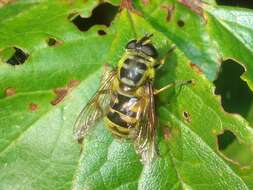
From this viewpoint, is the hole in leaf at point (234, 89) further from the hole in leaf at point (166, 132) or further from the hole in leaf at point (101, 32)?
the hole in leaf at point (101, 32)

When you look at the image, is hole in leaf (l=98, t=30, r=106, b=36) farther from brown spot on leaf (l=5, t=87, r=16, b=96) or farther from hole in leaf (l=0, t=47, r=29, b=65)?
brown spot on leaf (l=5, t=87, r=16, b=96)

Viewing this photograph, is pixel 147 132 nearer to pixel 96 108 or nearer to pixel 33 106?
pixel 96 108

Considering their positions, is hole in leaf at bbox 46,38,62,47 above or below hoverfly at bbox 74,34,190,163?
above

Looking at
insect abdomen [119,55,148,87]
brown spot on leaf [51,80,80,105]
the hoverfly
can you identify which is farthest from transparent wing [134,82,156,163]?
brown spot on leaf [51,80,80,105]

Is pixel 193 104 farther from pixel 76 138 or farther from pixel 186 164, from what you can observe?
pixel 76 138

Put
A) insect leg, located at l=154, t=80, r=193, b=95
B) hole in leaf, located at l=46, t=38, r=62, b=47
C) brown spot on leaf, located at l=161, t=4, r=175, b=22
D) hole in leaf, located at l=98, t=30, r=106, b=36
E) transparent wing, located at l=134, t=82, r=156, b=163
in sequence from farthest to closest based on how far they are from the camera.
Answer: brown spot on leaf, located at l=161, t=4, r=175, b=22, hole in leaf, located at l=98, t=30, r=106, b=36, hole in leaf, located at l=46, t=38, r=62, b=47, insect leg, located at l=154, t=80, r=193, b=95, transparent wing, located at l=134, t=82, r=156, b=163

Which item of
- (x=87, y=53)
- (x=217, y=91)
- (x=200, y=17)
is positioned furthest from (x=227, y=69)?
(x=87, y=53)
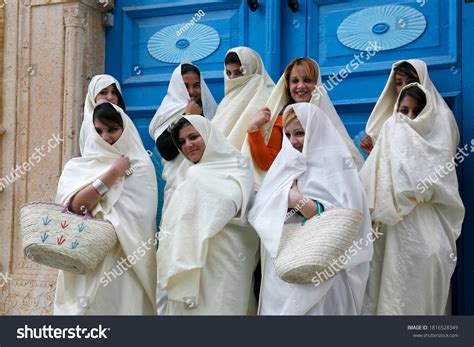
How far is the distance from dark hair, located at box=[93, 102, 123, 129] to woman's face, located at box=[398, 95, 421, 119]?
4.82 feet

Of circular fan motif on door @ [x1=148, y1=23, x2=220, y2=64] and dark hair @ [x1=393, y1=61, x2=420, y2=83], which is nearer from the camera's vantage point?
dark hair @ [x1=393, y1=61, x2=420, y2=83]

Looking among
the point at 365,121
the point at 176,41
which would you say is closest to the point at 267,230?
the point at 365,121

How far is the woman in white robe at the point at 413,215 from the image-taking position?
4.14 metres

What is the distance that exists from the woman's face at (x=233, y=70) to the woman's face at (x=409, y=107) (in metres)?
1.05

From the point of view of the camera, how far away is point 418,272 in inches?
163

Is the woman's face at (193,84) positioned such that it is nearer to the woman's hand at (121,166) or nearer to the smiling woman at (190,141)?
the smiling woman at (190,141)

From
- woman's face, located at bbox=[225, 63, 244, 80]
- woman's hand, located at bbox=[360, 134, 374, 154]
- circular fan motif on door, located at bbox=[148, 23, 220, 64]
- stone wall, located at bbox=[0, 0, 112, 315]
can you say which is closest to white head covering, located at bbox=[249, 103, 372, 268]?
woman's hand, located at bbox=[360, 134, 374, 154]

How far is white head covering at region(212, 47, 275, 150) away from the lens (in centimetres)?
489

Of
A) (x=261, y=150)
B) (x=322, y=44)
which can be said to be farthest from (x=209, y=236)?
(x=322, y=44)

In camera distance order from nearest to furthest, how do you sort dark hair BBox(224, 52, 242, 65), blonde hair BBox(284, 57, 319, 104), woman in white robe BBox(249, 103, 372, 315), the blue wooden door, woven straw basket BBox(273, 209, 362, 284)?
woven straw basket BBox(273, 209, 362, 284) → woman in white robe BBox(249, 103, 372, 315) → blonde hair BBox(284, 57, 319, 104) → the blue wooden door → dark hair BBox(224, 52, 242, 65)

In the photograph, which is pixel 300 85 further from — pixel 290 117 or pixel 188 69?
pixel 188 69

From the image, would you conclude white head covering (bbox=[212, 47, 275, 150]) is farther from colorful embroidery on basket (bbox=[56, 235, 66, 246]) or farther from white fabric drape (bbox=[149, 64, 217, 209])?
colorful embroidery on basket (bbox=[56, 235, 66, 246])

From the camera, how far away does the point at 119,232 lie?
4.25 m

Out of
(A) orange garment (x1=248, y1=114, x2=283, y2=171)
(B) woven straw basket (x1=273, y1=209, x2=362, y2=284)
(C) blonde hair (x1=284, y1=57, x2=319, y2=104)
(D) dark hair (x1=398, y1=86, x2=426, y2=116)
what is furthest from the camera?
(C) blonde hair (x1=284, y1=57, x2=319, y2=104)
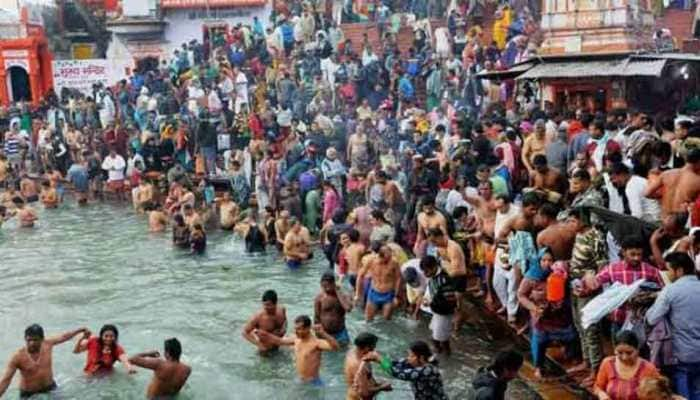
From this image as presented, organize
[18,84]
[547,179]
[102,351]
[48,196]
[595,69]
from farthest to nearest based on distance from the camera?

Goal of the exercise ▸ Can you pull out all of the items above word for word, omitting the pictures?

Solution to this exercise ▸
From this viewpoint, is the hole in leaf at point (234, 89) further from the hole in leaf at point (166, 132) or further from the hole in leaf at point (101, 32)?
the hole in leaf at point (101, 32)

When you look at the image, is hole in leaf (l=98, t=30, r=106, b=36) farther from brown spot on leaf (l=5, t=87, r=16, b=96) or farther from hole in leaf (l=0, t=47, r=29, b=65)?
brown spot on leaf (l=5, t=87, r=16, b=96)

Viewing this photograph, is pixel 147 132 nearer to pixel 96 108 or nearer to pixel 33 106?
pixel 96 108

Considering their positions, is hole in leaf at bbox 46,38,62,47 above or below hoverfly at bbox 74,34,190,163?
above

Looking at
insect abdomen [119,55,148,87]
brown spot on leaf [51,80,80,105]
the hoverfly
can you identify which is farthest from transparent wing [134,82,156,163]?
brown spot on leaf [51,80,80,105]

Is pixel 193 104 farther from pixel 76 138 or farther from pixel 186 164, from what you can observe?
pixel 76 138

Put
A) insect leg, located at l=154, t=80, r=193, b=95
B) hole in leaf, located at l=46, t=38, r=62, b=47
C) brown spot on leaf, located at l=161, t=4, r=175, b=22
D) hole in leaf, located at l=98, t=30, r=106, b=36
E) transparent wing, located at l=134, t=82, r=156, b=163
in sequence from farthest to closest based on how far they are from the camera.
Answer: brown spot on leaf, located at l=161, t=4, r=175, b=22, hole in leaf, located at l=98, t=30, r=106, b=36, hole in leaf, located at l=46, t=38, r=62, b=47, insect leg, located at l=154, t=80, r=193, b=95, transparent wing, located at l=134, t=82, r=156, b=163

Which item of
- (x=87, y=53)
- (x=217, y=91)
- (x=200, y=17)
is positioned furthest from (x=227, y=69)?
(x=87, y=53)
How far is the distance from dark hair, located at box=[93, 102, 123, 129] to woman's face, located at box=[398, 95, 421, 119]?
4.82 feet

Of circular fan motif on door @ [x1=148, y1=23, x2=220, y2=64] and dark hair @ [x1=393, y1=61, x2=420, y2=83], which is nearer from the camera's vantage point?
dark hair @ [x1=393, y1=61, x2=420, y2=83]

Looking among
the point at 365,121
the point at 176,41
which would you say is closest to the point at 267,230?
the point at 365,121

How far is the woman in white robe at the point at 413,215 from the image-taking position?
4.14 metres

What is the distance that exists from the woman's face at (x=233, y=70) to the woman's face at (x=409, y=107) (in metres)?
1.05

From the point of view of the camera, how far away is point 418,272 in inches?
163

Is the woman's face at (193,84) positioned such that it is nearer to the woman's hand at (121,166) or nearer to the smiling woman at (190,141)?
the smiling woman at (190,141)

From
- woman's face, located at bbox=[225, 63, 244, 80]
- woman's hand, located at bbox=[360, 134, 374, 154]
- circular fan motif on door, located at bbox=[148, 23, 220, 64]
- stone wall, located at bbox=[0, 0, 112, 315]
can you say which is closest to white head covering, located at bbox=[249, 103, 372, 268]?
woman's hand, located at bbox=[360, 134, 374, 154]

How far is white head covering at region(212, 47, 275, 150) away from the lens (in centimetres)?
489

Of
A) (x=261, y=150)
B) (x=322, y=44)
which can be said to be farthest from (x=209, y=236)?
(x=322, y=44)

In camera distance order from nearest to furthest, how do you sort dark hair BBox(224, 52, 242, 65), blonde hair BBox(284, 57, 319, 104), woman in white robe BBox(249, 103, 372, 315), the blue wooden door, woven straw basket BBox(273, 209, 362, 284)?
woven straw basket BBox(273, 209, 362, 284) → woman in white robe BBox(249, 103, 372, 315) → blonde hair BBox(284, 57, 319, 104) → the blue wooden door → dark hair BBox(224, 52, 242, 65)

In the photograph, which is pixel 300 85 further from — pixel 290 117 or pixel 188 69?
pixel 188 69

From the image, would you conclude white head covering (bbox=[212, 47, 275, 150]) is farther from colorful embroidery on basket (bbox=[56, 235, 66, 246]) or farther from white fabric drape (bbox=[149, 64, 217, 209])?
colorful embroidery on basket (bbox=[56, 235, 66, 246])

From the camera, how far away does the point at 119,232 lie?
4.25 m

Out of
(A) orange garment (x1=248, y1=114, x2=283, y2=171)
(B) woven straw basket (x1=273, y1=209, x2=362, y2=284)
(C) blonde hair (x1=284, y1=57, x2=319, y2=104)
(D) dark hair (x1=398, y1=86, x2=426, y2=116)
what is furthest from the camera?
(C) blonde hair (x1=284, y1=57, x2=319, y2=104)
From this image as presented, organize
[18,84]
[547,179]
[102,351]
[48,196]
[595,69]
from farthest to nearest based on distance from the camera?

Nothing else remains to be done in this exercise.